Sensor-Bridge: Lock-Free Pipeline for Robotics
High-throughput sensor processing pipeline with lock-free SPSC buffers and sub-microsecond latency.
What It Does
Robotics sensors produce data at high rates. An IMU outputs 1000 samples/second. A LiDAR pushes 300K points/second. This data needs filtering, fusion, and forwarding—without blocking the sensor or dropping samples.
Sensor-Bridge is a 4-stage pipeline optimized for this workload. Each stage runs on its own thread. Stages communicate through lock-free ring buffers. No mutexes, no syscalls, no jitter.
Pipeline Stages
Ingestion: Receives raw sensor data. Timestamps arrivals, handles protocol parsing.
Filtering: Validates and transforms. Outlier rejection, unit conversion, coordinate transforms.
Aggregation: Combines multiple inputs. Running statistics, windowed averages, sensor fusion.
Output: Final delivery. Forwarding to control loops, logging, network transmission.
Each stage is a trait. Plug in your own processing logic. The pipeline handles threading and data flow.
Lock-Free Design
The SPSC (single-producer, single-consumer) ring buffer is the core primitive. One thread writes, one thread reads, no locks needed.
Implementation details:
- Power-of-two buffer size for fast modulo (bitwise AND)

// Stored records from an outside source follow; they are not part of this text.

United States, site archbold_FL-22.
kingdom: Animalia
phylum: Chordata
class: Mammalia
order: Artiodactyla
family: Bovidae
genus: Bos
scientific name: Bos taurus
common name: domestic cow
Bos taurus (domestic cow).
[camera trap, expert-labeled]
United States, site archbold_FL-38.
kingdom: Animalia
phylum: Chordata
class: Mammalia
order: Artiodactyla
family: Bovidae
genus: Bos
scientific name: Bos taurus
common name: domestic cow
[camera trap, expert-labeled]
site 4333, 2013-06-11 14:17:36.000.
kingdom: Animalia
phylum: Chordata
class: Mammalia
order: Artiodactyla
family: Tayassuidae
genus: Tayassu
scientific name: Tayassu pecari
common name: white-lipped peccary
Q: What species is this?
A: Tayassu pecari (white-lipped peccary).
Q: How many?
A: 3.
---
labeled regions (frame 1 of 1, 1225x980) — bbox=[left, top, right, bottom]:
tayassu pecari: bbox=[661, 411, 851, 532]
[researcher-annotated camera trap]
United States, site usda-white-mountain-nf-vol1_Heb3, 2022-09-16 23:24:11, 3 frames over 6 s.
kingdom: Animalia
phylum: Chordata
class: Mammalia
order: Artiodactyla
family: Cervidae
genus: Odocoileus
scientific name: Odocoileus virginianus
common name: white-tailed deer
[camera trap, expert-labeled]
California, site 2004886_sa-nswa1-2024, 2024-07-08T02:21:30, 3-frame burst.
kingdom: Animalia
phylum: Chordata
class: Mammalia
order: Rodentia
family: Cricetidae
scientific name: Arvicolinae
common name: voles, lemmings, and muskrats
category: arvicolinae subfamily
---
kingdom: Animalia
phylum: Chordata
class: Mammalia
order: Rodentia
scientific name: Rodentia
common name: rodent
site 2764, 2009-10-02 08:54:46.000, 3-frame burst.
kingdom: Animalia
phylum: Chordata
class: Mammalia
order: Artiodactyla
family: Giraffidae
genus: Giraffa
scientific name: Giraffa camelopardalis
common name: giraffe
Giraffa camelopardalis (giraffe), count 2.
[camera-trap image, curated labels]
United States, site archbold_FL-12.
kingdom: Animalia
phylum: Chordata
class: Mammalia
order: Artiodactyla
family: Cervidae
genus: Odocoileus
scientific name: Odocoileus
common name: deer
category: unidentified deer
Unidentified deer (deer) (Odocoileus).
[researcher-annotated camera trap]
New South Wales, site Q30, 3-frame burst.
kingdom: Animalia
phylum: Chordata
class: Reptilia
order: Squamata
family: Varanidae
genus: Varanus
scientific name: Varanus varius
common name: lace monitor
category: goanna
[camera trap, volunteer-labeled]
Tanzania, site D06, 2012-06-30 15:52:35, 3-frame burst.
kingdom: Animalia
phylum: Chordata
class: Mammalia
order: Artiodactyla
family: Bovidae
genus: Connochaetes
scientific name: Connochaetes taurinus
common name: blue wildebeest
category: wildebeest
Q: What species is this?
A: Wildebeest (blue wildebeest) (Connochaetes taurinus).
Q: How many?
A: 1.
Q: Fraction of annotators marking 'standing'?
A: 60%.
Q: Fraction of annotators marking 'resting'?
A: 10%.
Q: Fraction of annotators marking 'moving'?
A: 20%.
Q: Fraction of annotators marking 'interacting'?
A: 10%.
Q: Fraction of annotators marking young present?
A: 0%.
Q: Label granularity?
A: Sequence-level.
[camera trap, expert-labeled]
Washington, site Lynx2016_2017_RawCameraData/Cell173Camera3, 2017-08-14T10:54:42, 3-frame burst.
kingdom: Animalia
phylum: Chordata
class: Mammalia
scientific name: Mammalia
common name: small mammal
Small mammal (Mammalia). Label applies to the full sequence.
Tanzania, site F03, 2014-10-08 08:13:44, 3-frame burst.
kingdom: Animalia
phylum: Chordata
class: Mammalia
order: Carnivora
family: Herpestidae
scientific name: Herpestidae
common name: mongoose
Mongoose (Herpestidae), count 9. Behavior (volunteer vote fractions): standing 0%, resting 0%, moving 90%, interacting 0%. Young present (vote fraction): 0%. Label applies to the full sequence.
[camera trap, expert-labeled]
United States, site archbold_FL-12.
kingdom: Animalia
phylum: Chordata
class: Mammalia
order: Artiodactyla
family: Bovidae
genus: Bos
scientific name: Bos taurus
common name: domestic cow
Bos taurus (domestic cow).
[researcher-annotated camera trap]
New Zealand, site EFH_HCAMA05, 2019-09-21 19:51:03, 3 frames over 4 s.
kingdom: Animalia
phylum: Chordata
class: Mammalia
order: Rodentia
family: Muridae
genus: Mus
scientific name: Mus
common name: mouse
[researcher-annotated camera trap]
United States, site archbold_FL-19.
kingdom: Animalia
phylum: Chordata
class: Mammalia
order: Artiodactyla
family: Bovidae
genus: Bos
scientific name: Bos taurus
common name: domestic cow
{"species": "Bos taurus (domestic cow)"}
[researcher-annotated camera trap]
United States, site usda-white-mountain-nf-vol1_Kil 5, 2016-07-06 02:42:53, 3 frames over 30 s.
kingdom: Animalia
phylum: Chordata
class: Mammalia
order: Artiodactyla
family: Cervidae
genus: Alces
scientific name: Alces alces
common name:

- Cache-line padding between head/tail pointers (prevents false sharing)
- Acquire-release memory ordering (minimal synchronization)
Why lock-free? Mutexes cause priority inversion. A high-priority thread blocks waiting for a low-priority thread holding the lock. In real-time systems, this means missed deadlines. Lock-free structures eliminate this class of bugs.
Backpressure Handling
When a downstream stage can’t keep up, the buffer fills. Three strategies:
Block: Producer waits for space. Simple, preserves all data, but propagates slowdowns upstream.
Drop oldest: Overwrite stale data. Good for sensors where only recent values matter.
Drop newest: Reject incoming data. Preserves historical data at the cost of gaps.
The choice depends on your application. IMU data for state estimation needs continuity—drop oldest. Event streams might need drop newest to avoid stale processing.
Challenges & Lessons
Debugging lock-free code is painful. Race conditions are intermittent. The fix: extensive stress testing with ThreadSanitizer, plus formal reasoning about memory ordering.
Memory ordering took multiple iterations to get right. Relaxed ordering is fast but wrong. SeqCst is correct but slow. Acquire-release hits the sweet spot for SPSC.
Benchmarking required care. Measuring nanosecond operations means cache effects dominate. Warm-up runs, pinned cores, and isolated CPUs were necessary for stable numbers.
Performance
| Metric | Result |
|---|---|
| Pipeline throughput | >1M items/sec |
| Stage processing | 2.2B items/sec |
| Channel latency | ~20ns |
What I’d Do Differently
SPSC limits you to one producer and one consumer. An MPMC (multi-producer, multi-consumer) variant would enable fan-in/fan-out patterns. The tradeoff is complexity—MPMC lock-free queues are significantly harder to implement correctly.
I’d also add built-in metrics. Right now users instrument manually. Integrating latency histograms per stage would help debugging.